### ASSIGNMENT A:
In the Cloudera security summary, which security level does the document say it will focus on?
### ASSIGNMENT B:
List the four security engineering pillars named in the Cloudera security summary.
### ASSIGNMENT C:
Reproduce the passage of the Cloudera security summary from "These multiple layers" to "attacks and exploits.".

Security Reference Architecture Summary for Cloudera Data Platform

Security Reference Architecture Summary for Cloudera Data Platform

The Four Security Engineering Best Practice Pillars: Perimeter, Data, Access and Visibility.

This blog will summarise the security architecture of a CDP Private Cloud Base cluster. The architecture reflects the four pillars of security engineering best practice, Perimeter, Data, Access and Visibility. The release of CDP Private Cloud Base has seen a number of significant enhancements to the security architecture including:

  • Apache Ranger for security policy management
  • Updated Ranger Key Management service

Before diving into the technologies it is worth becoming familiar with the key security principle of a layered approach that facilitates defense in depth. Each layer is defined as follows:

These multiple layers of security are applied in order to ensure the confidentiality, integrity and availability of data to meet the most robust of regulatory requirements. CDP Private Cloud Base offers 3 levels of security that implement these features

Level Security Characteristics
0 Non-secure No security configured. Non-secure clusters should never be used in production environments because they are vulnerable to any and all attacks and exploits.
1 Minimal Configured for authentication, authorization, and auditing. Authentication is first configured to ensure that users and services can access the cluster only after proving their identities. Next, authorization mechanisms are applied to assign privileges to users and user groups. Auditing procedures keep track of who accesses the cluster (and how).
2 More Sensitive data is encrypted. Key management systems handle encryption keys. Auditing has been setup for data in the metastore. System metadata is reviewed and updated regularly. Ideally, the cluster has been setup so that lineage for any data object can be traced (data governance).
3 Most The secure cluster is one in which all data, both data-at-rest and data-in-transit, is encrypted and the key management system is fault-tolerant. Auditing mechanisms comply with industry, government, and regulatory standards (PCI, HIPAA, NIST, for example), and extend from the Cluster to the other systems that integrate with it. Cluster administrators are well-trained, security procedures have been certified by an expert, and the cluster can pass technical review.

For the purposes of this document we are going to focus on the most secure level 3 security.

### ENTRIES SUPPLIED:
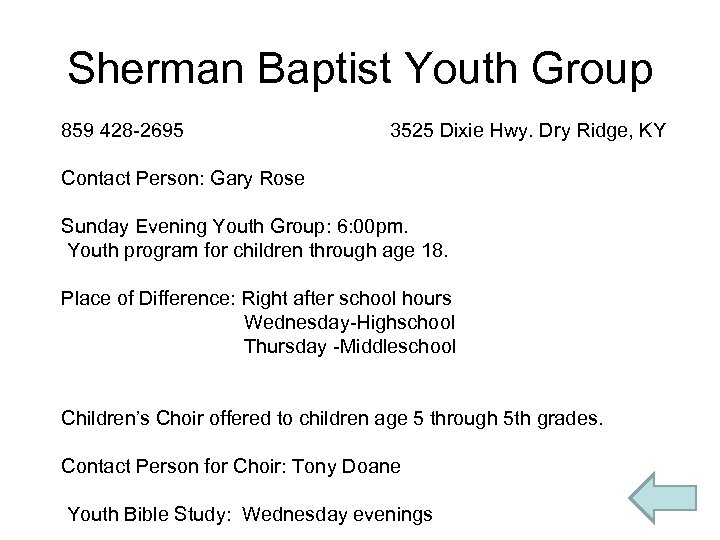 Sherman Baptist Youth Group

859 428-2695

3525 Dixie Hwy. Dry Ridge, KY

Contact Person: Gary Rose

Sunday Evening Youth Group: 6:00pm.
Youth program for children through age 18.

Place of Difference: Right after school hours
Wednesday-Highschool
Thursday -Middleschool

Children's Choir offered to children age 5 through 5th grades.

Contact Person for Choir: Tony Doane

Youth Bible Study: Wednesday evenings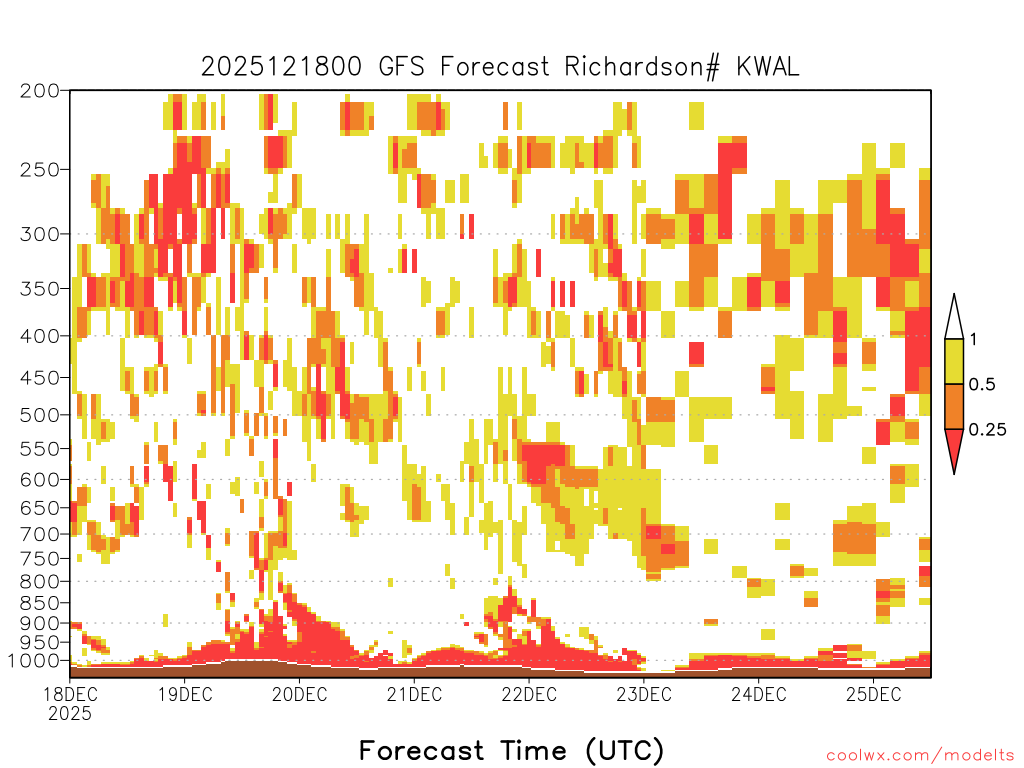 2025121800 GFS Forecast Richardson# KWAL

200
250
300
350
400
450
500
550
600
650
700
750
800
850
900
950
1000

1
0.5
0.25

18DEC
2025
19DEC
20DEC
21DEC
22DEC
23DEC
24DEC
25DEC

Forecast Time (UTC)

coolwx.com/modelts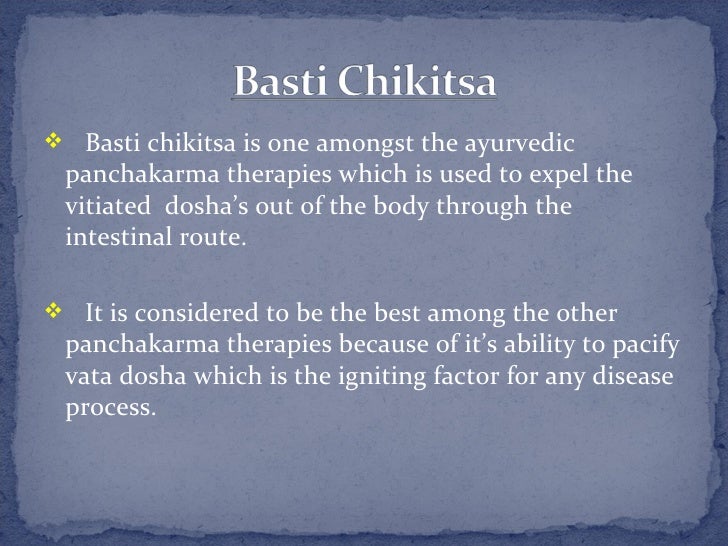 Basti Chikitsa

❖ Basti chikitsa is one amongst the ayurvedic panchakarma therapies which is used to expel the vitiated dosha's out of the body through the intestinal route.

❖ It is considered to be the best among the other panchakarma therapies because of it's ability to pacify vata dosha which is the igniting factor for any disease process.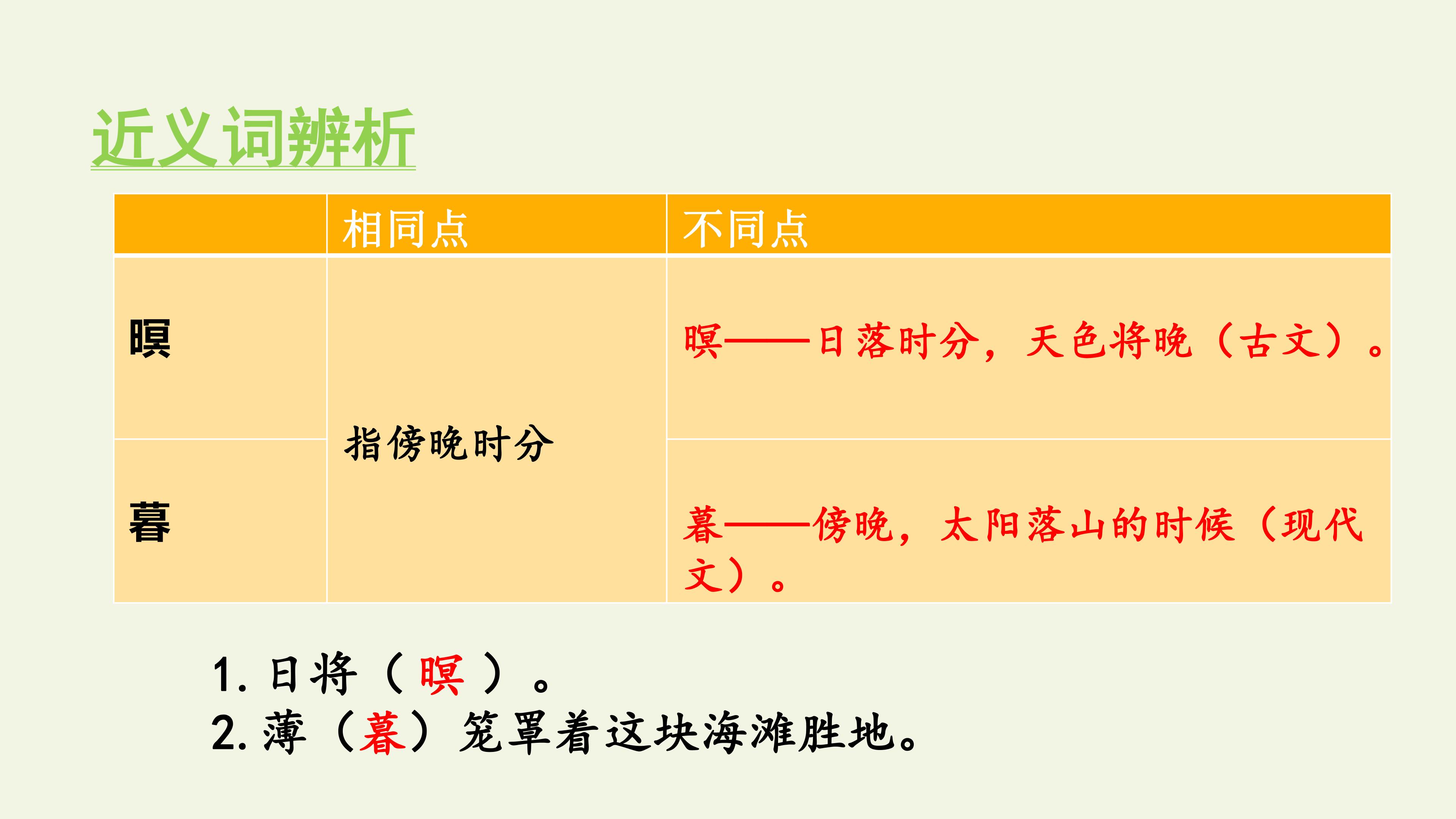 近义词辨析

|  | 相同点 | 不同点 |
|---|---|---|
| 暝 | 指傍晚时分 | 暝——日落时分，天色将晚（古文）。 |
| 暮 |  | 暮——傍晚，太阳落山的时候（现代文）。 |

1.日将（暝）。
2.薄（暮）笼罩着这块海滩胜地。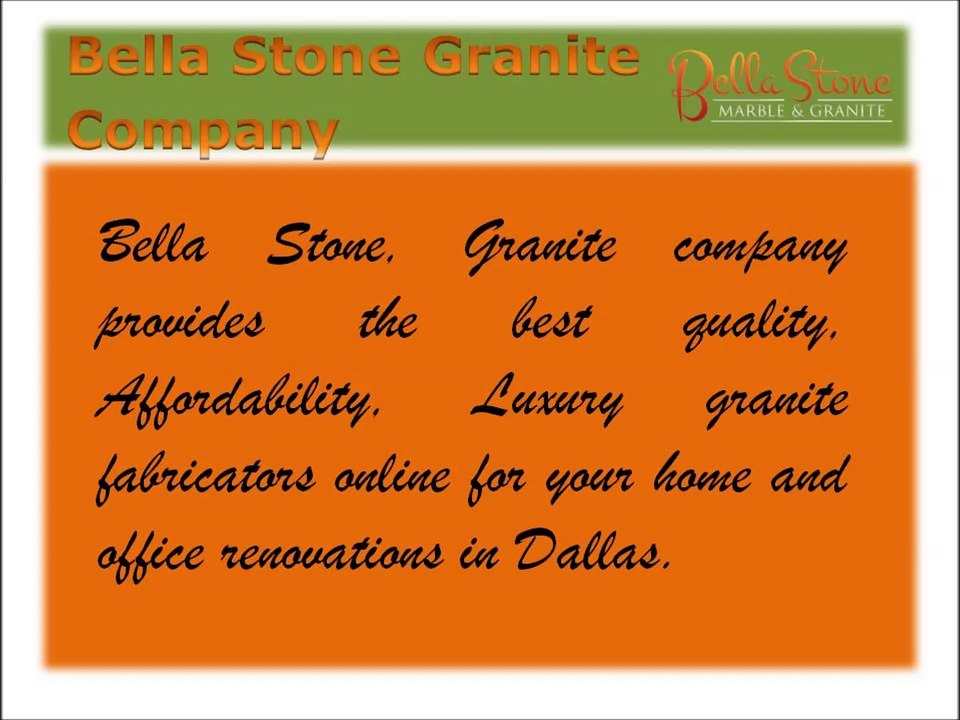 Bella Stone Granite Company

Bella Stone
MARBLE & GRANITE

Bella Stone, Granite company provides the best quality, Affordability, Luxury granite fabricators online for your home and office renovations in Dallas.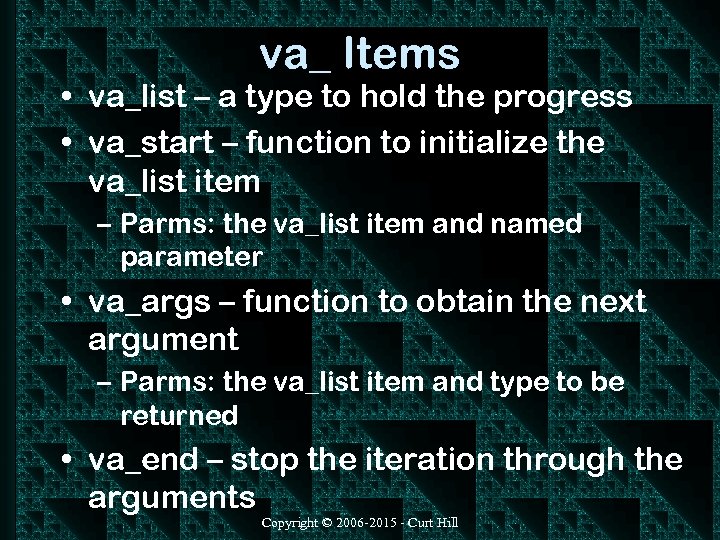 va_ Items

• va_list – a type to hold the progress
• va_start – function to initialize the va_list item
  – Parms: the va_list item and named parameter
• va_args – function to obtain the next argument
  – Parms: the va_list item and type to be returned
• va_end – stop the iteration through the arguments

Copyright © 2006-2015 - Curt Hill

### RESPONSE BOX A:
It focuses on level 3, the most secure level.

### RESPONSE BOX B:
Perimeter, Data, Access, Visibility

### RESPONSE BOX C:
These multiple layers of security are applied in order to ensure the confidentiality, integrity and availability of data to meet the most robust of regulatory requirements. CDP Private Cloud Base offers 3 levels of security that implement these features

Level Security Characteristics
0 Non-secure No security configured. Non-secure clusters should never be used in production environments because they are vulnerable to any and all attacks and exploits.